WRITTEN REQUEST - Pick out each line in the items below that contains the word "visible" and copy it.

[Data records]
========================================================================

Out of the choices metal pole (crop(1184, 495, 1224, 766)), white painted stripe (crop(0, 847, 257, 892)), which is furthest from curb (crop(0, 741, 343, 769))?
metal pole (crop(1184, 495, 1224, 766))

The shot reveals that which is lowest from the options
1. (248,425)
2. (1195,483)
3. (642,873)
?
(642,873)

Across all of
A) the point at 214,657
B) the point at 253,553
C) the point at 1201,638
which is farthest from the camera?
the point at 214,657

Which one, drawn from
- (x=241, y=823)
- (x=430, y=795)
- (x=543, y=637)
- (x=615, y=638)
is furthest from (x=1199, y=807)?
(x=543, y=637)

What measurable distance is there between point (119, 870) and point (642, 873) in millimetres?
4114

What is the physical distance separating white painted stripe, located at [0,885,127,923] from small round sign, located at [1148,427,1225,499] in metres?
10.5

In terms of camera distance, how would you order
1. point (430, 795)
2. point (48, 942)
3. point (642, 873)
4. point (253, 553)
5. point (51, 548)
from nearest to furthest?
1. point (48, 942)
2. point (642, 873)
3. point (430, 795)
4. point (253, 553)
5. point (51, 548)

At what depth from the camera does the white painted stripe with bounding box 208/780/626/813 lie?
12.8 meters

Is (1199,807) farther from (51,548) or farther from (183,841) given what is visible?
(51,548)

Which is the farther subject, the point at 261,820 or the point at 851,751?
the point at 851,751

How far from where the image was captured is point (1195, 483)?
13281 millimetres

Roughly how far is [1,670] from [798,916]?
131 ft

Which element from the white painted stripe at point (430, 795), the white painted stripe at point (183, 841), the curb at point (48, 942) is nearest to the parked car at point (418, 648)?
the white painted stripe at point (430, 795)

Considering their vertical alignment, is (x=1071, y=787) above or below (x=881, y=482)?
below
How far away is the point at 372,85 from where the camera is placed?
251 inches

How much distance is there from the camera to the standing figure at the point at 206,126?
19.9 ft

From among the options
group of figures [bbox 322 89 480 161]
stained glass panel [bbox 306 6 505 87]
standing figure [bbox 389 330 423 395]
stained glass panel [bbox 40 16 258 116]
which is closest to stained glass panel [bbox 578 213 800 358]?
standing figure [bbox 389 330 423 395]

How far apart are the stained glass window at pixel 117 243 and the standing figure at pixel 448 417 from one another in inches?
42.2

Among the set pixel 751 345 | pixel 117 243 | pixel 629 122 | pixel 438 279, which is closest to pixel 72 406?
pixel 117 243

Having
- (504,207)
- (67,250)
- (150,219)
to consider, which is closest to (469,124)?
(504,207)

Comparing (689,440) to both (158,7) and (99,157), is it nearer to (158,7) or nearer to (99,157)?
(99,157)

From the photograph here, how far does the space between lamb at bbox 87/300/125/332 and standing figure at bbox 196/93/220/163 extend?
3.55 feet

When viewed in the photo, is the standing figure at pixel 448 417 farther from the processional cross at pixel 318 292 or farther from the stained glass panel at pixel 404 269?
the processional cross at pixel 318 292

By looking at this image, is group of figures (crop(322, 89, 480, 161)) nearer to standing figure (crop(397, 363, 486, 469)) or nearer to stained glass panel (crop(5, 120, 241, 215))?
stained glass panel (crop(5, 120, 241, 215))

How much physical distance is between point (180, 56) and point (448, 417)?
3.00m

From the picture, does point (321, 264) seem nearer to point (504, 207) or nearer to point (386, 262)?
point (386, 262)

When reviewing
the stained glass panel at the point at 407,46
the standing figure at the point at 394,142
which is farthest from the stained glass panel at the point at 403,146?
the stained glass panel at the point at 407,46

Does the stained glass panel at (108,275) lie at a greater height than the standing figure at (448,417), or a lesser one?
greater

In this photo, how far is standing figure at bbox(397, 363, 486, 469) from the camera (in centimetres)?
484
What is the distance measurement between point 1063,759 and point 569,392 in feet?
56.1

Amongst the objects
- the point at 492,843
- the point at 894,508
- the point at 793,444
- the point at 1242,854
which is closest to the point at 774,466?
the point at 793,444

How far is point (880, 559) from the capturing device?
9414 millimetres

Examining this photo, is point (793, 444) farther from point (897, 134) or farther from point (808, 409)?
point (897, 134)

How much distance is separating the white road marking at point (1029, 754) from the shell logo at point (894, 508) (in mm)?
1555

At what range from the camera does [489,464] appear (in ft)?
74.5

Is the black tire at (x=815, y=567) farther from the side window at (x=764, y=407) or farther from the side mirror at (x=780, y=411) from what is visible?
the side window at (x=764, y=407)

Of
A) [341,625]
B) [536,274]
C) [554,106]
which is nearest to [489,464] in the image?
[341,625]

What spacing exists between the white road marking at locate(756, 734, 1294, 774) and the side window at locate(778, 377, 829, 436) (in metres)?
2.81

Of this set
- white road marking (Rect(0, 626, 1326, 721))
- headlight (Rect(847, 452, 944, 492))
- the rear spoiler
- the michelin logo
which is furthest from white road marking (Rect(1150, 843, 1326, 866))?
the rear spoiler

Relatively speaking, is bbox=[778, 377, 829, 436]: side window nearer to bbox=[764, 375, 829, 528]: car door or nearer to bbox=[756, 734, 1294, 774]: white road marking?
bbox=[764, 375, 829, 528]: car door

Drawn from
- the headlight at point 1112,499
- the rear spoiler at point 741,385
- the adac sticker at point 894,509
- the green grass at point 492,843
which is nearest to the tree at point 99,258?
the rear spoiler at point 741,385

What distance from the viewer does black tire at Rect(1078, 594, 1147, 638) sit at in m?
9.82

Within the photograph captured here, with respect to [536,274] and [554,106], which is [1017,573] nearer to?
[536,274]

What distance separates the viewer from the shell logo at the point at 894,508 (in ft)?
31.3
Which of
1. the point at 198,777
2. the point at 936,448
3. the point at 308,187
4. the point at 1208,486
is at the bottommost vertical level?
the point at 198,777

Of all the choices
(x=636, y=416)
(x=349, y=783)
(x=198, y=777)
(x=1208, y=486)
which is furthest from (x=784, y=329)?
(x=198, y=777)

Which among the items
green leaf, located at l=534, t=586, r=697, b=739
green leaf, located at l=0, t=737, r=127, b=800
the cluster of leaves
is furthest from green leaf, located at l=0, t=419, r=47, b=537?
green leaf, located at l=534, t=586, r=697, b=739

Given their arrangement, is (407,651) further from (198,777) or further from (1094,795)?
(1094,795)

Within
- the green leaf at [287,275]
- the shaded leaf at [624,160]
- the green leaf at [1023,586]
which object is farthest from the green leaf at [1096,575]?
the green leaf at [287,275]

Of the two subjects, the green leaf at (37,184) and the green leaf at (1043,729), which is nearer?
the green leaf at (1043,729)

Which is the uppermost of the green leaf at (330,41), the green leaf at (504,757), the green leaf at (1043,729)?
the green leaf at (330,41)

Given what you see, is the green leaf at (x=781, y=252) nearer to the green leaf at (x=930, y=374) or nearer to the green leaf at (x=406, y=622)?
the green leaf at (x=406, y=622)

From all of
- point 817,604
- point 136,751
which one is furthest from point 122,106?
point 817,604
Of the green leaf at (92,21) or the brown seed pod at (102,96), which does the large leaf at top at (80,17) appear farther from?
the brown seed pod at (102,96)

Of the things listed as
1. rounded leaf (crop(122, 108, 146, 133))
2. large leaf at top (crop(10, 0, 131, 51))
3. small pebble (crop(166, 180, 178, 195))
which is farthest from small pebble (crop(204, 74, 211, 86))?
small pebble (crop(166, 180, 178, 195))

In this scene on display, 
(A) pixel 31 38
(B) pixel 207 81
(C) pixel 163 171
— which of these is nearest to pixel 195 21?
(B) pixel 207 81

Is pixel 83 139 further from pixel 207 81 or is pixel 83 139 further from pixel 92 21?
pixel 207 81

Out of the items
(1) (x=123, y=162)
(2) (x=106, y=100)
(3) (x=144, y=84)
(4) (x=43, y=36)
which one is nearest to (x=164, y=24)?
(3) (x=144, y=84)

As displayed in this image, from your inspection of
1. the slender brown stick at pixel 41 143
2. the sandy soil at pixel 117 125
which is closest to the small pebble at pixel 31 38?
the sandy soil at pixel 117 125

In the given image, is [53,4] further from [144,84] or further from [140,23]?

========================================================================

THE RESULT -
Is (1199,807) farther from (51,548) or farther from (183,841) given what is visible?
Is the black tire at (x=815, y=567) farther from the side window at (x=764, y=407) or farther from the side mirror at (x=780, y=411) from what is visible?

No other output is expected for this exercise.